* Doel van opdracht *
Haal uit de onderstaande gegevens elke regel die de tekenreeks "instances" bevat. Let op hoofdletters en kleine letters.
-------- Brongegevens
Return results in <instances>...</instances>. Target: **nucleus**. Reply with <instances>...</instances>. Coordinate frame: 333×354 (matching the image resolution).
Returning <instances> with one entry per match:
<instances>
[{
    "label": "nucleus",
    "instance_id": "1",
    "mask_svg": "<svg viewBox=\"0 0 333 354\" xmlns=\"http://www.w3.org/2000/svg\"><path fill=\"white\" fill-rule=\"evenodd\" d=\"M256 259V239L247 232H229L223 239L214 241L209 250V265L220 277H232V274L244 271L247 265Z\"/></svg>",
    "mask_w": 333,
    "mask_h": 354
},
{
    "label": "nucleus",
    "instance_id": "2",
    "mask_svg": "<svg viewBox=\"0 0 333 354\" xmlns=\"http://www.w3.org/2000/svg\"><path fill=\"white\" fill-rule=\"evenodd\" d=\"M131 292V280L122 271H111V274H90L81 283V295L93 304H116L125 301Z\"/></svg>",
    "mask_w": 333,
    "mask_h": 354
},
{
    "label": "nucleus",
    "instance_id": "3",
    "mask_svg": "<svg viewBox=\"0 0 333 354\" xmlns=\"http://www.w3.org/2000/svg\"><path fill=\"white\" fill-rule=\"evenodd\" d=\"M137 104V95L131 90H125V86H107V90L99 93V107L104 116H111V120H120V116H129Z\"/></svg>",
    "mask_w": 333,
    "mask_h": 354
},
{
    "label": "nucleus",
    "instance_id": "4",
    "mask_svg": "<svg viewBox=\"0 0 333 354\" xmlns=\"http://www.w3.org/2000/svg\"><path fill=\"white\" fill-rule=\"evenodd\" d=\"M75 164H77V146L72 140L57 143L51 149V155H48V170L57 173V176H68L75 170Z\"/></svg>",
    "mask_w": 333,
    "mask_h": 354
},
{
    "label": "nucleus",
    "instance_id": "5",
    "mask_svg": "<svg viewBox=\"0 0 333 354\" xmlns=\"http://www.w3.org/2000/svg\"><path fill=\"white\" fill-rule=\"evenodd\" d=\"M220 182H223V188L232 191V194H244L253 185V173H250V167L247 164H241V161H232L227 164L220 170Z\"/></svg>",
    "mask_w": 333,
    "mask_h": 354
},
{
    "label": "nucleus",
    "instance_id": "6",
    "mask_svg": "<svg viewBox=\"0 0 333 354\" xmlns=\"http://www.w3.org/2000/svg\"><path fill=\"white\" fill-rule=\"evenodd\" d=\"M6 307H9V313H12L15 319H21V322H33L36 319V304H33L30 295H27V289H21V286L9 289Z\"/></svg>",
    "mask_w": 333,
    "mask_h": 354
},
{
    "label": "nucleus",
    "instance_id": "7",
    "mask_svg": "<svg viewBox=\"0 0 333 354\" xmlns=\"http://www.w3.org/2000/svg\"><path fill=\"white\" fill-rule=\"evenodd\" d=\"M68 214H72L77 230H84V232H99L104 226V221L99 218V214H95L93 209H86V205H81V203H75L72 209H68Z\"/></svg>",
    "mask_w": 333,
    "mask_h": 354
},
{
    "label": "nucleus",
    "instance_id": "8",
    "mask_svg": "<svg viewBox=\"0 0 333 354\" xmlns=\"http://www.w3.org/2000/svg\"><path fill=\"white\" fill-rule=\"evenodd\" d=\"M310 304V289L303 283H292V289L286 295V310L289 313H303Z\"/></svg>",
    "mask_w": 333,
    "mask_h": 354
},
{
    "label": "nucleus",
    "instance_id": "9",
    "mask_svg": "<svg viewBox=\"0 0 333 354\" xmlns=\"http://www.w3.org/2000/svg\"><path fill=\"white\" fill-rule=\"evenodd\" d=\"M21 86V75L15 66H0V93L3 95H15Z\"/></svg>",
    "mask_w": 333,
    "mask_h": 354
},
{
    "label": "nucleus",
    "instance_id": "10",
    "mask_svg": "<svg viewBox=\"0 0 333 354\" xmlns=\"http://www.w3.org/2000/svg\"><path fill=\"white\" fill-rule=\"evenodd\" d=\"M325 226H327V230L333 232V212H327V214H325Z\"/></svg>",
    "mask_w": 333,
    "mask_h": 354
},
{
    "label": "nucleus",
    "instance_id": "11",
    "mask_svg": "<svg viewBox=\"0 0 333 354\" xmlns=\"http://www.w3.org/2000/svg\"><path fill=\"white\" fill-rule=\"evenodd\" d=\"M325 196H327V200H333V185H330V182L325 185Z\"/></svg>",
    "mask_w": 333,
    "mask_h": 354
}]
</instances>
----------------
* Oplossing *
Return results in <instances>...</instances>. Target: **nucleus**. Reply with <instances>...</instances>. Coordinate frame: 333×354 (matching the image resolution).
Returning <instances> with one entry per match:
<instances>
</instances>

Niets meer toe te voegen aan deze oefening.